Celebramos amanhã mais um aniversário de um dos momentos fundadores da democracia portuguesa. Não era nascida e, por isso, não vivi nem participei do calor e da novidade daquela altura.

Na escola, nos livros e documentários estudei a memória histórica desse período que se perpetua no tempo e lembro, por isso, o 25 de Abril como a data que abriu portas à liberdade. Vivo este dia com o entusiasmo próprio de quem, não tendo vivido o tempo revolucionário, reconhece a importância histórica do momento e, sobretudo, de quem está inconformada com o incumprimento das promessas de Abril, quase cinco décadas depois.

A geração que, em 1974, fez a Revolução, abriu caminho à aprovação da Constituição que celebra, também amanhã, 45 anos de vigência. Constituição que instituiu o Estado de direito democrático que conhecemos e que permitiu a Portugal caminhar rumo à adesão à comunidade europeia, o que veio a acontecer uma década depois. A Constituição é um reduto dos direitos conquistados em Abril e o maior símbolo do compromisso de Portugal com os Direitos Humanos e com uma identidade profundamente europeia e global.

Hoje, a generalidade da geração que governa o país não fez o 25 de Abril. É a geração que assistiu, muito jovem, à Revolução. É a geração que está a falhar naquilo que Abril melhor significa: na construção de uma ideia de um país livre e de um futuro coletivo com oportunidades para todos.

Nos primeiros 20 anos de democracia, o país mudou. A integração europeia alimentou a expansão da economia, os salários cresceram, os portugueses tiveram cada vez mais acesso a escolas, hospitais e universidades de qualidade. No entanto, o impulso e pujança de modernização parecem ter perdido fulgor. Entre crises económicas e gestão corrente Portugal carece hoje de uma visão inspiradora semelhante àquela que fundou a democracia.

* Dados apresentados:
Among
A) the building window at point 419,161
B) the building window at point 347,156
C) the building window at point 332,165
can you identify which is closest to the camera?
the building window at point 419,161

* Instruções:
1 - Devolva, sem qualquer alteração, tudo o que no texto sobre o 25 de Abril vai desde "Celebramos amanhã mais" até "novidade daquela altura.".
2 - Responda às seguintes perguntas com base no texto sobre o 25 de Abril:
(a) Quantos anos de vigência celebra a Constituição?
(b) Quanto tempo depois da Constituição aconteceu a adesão à comunidade europeia?
(c) Segundo o texto, durante quantos anos de democracia é que o país mudou?

* Soluções:
1 -
Celebramos amanhã mais um aniversário de um dos momentos fundadores da democracia portuguesa. Não era nascida e, por isso, não vivi nem participei do calor e da novidade daquela altura.

2 -
(a) A Constituição celebra 45 anos de vigência.
(b) A adesão à comunidade europeia aconteceu uma década depois.
(c) O país mudou nos primeiros 20 anos de democracia.